Supreme Headquarters, which had already been moved to compliment the resistance forces on the positive contribution that their disruptive activities against the Germans had made to the battle of the beachhead, accepted them into partnership in the campaign for the liberation of their country. It announced tonight that Brig. Gen. Joseph-Pierre Kœnig, commander of the French forces in Britain, chief of the French military mission at headquarters and military delegate for liberated French territory, had been appointed commander of the French Forces of the Interior. The announcement said:
Gen. Kœnig is acting under and by the authority of the Supreme Commander [Gen. Dwight D. Eisenhower] in directing the operations of the resistance forces in France.
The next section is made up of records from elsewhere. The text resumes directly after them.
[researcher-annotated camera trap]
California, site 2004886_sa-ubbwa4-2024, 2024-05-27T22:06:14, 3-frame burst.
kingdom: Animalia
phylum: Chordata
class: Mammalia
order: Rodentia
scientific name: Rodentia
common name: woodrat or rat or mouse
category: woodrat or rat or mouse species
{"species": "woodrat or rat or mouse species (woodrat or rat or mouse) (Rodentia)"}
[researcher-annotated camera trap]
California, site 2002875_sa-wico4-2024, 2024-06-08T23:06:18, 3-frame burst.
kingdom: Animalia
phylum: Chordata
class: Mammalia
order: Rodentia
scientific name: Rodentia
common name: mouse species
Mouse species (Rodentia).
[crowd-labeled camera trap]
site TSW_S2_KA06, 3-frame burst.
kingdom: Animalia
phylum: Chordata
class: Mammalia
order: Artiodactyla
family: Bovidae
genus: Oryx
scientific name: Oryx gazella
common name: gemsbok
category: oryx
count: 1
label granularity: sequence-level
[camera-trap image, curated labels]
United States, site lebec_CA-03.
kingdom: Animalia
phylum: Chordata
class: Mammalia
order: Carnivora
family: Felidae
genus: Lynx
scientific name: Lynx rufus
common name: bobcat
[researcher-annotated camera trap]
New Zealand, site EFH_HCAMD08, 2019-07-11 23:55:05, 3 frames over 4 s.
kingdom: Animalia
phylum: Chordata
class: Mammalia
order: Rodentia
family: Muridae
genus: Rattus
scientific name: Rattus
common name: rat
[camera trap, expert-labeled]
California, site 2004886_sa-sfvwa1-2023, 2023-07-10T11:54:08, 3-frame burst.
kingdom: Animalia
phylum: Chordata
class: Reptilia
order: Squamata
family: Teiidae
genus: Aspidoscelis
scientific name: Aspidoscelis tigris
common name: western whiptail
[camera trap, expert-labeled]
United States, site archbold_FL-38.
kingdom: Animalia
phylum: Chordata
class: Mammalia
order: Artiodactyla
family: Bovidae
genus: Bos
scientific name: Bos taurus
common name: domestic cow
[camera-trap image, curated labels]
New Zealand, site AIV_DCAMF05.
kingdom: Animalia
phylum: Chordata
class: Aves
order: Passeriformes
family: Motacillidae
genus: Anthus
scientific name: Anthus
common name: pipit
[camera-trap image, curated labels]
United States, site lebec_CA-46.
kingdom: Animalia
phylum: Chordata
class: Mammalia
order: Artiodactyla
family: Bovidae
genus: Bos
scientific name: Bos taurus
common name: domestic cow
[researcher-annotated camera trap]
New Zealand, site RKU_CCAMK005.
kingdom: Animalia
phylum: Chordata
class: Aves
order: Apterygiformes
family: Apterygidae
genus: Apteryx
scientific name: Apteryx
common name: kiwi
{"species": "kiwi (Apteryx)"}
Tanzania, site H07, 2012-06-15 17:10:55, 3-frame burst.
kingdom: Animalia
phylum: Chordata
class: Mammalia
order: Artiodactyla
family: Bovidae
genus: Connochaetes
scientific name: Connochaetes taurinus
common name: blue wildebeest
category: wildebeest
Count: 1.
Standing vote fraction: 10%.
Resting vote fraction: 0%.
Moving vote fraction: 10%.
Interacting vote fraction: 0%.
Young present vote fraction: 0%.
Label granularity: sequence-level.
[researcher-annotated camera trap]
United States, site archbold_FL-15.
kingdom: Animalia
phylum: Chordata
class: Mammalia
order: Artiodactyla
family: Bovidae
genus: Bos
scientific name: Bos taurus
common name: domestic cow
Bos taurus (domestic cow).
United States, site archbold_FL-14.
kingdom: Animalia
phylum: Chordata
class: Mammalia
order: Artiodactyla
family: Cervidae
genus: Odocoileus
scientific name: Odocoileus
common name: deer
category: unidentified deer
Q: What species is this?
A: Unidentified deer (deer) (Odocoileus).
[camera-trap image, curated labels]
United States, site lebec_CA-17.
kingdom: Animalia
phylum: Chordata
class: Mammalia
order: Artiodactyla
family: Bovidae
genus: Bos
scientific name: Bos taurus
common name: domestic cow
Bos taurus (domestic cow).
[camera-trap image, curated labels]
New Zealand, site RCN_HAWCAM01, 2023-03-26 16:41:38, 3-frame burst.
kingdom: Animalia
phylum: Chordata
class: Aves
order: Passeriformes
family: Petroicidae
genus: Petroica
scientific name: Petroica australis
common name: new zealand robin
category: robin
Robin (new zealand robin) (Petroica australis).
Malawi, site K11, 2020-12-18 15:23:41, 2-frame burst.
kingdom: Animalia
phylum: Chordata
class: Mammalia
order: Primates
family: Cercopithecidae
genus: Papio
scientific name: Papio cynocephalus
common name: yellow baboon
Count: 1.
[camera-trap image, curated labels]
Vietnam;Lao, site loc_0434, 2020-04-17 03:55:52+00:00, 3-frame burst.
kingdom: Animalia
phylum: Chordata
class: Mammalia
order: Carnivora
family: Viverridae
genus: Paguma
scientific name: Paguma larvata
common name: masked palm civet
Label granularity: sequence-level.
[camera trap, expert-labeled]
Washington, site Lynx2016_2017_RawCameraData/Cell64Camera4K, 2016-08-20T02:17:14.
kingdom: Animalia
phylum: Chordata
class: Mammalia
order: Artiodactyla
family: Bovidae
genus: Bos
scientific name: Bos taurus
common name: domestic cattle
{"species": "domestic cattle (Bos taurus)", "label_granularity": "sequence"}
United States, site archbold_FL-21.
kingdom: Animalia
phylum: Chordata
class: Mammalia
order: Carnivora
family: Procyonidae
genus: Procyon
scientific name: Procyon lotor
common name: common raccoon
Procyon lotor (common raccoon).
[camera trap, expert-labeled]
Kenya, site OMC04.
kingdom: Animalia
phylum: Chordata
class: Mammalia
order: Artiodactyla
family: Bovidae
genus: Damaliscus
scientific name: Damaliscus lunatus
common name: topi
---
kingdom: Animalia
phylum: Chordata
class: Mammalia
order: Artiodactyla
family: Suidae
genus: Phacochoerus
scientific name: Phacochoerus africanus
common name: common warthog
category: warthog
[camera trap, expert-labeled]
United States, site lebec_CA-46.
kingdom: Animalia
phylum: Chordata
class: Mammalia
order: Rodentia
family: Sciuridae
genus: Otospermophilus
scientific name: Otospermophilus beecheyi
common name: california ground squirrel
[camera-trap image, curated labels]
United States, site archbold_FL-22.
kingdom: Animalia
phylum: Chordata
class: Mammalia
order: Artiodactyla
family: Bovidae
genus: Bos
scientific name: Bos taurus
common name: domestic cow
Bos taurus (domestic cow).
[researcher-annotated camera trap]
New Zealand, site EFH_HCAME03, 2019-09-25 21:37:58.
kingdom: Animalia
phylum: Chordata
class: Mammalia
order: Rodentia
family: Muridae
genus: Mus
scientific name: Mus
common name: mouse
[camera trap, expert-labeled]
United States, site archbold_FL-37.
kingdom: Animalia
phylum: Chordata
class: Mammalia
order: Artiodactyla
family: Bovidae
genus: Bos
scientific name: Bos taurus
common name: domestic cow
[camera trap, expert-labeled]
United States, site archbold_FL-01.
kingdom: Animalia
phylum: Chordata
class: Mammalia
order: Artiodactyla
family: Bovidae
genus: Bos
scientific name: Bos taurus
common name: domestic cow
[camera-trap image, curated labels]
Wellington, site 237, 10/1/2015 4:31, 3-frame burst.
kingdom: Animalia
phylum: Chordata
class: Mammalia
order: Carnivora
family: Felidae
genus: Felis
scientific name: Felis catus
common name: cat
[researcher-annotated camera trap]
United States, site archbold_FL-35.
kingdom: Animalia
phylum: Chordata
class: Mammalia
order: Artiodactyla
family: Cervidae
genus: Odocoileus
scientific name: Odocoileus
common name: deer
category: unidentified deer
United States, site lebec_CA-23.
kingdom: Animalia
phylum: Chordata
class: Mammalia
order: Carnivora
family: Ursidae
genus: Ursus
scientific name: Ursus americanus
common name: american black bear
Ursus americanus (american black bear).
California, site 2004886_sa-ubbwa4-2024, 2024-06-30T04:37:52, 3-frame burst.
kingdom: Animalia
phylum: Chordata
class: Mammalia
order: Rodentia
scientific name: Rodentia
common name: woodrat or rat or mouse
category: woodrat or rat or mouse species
The first message that the hero of Bir Hakeim had to deliver to his new command was one of the “warmest commendation” from Gen. Eisenhower. Gen. Kœnig predicted that the underground would play an “ever-increasing” part in the liberation campaign.
The elevation of the status of the underground was regarded as one of the first fruits of Gen. Eisenhower’s announced military agreement with Gen. Kœnig and the basis for another piece of practical cooperation that might lead to a more friendly understanding among the French, British and Americans. One outcome of the broader recognition of the French underground will probably be an effort to arm its forces more adequately.
Tolerance urged in France
Berne, Switzerland – (June 25)
Some leaders of the resistance movement in France are preaching tolerance under the watchword, “France first,” and their action implies a rebuke for all who advocate a general “purge” as a prerequisite to reconstruction.
The plea is made by the National Council of Resistance, which supports Gen. Charles de Gaulle and the French Committee of National Liberation. Its purpose is to rally the masses whose sole link hitherto has been detestation of the Germans and whose resistance has been merely passive.
The council disapproves of the publication of lists of “collaborationists” in which no distinction is made between those who deliberately mislead and those who have been misled. The council says:
The latter should not be driven into the arms of the occupant but, on the contrary should be welcomed by the resistance movement after due repentance.
Since the armistice, the population has become weary of “purges” ordered by every new Minister. Moreover, many minor government servants, from road menders to stenographers, resent being called “collaborationists” because they kept their jobs in order to live.
French protest U.S. news article
Analysis of differences with U.S. criticized; Roosevelt hits by Algiers paper
By Harold Callender
Algiers, Algeria – (June 25)
The French Committee of National Liberation has protested to the American diplomatic mission here against The Stars and Stripes’ publication of an article from the United States News saying that the differences between President Roosevelt and Gen. Charles de Gaulle had been caused by the President’s reluctance to sanction the return of French overseas possessions without guarantees for American security.
But a weekly here, that professes simon-pure de Gaullism, has published a long attack on Mr. Roosevelt on the assumption that he seeks “to acquire strategic bases at the expense of the French Empire.”
What impresses Frenchmen who are not extremists is the fact that the United States News article was published on French soil by an official American newspaper just when anti-American sentiment here has been stimulated by Gen. de Gaulle’s denunciation of American policy in France and the consequent severe comments in the American press. Frenchmen point out that The Stars and Stripes is widely read by Frenchmen here who cannot make fine distinctions between the source of an article and the instrument of its distribution.
Frenchmen concerned for future relations with the United States are disturbed by the whispering campaign to the effect that U.S. troops are unpopular in North Africa and will be even more unpopular in France. They wonder what the motive for this can be unless it is to alienate France from the West in the interest of what is called a continental policy based on the alliance with Russia that Gen. de Gaulle has advocated.
Even those who are friendly to the United States say, “You must not treat us like a conquered country.” Thus, they imply that there is a danger of such treatment. This is the popular version of the long-existing official fear of the Allied Military Government in France.
This fear and Gen. de Gaulle’s recent criticism of the Allied policy in liberated France have encouraged the tendency to look with frank distrust on the liberators of France, above all the Americans, to whom imperialistic aims of various kinds are widely attributed in private conversation and sometimes in print. One French observer said:
This is pure folly, for we shall rely on the United States for machinery for French factories, most of which have been destroyed or robbed of their equipment by the Germans, and in our weakened condition we shall have to count on America for protection for our empire.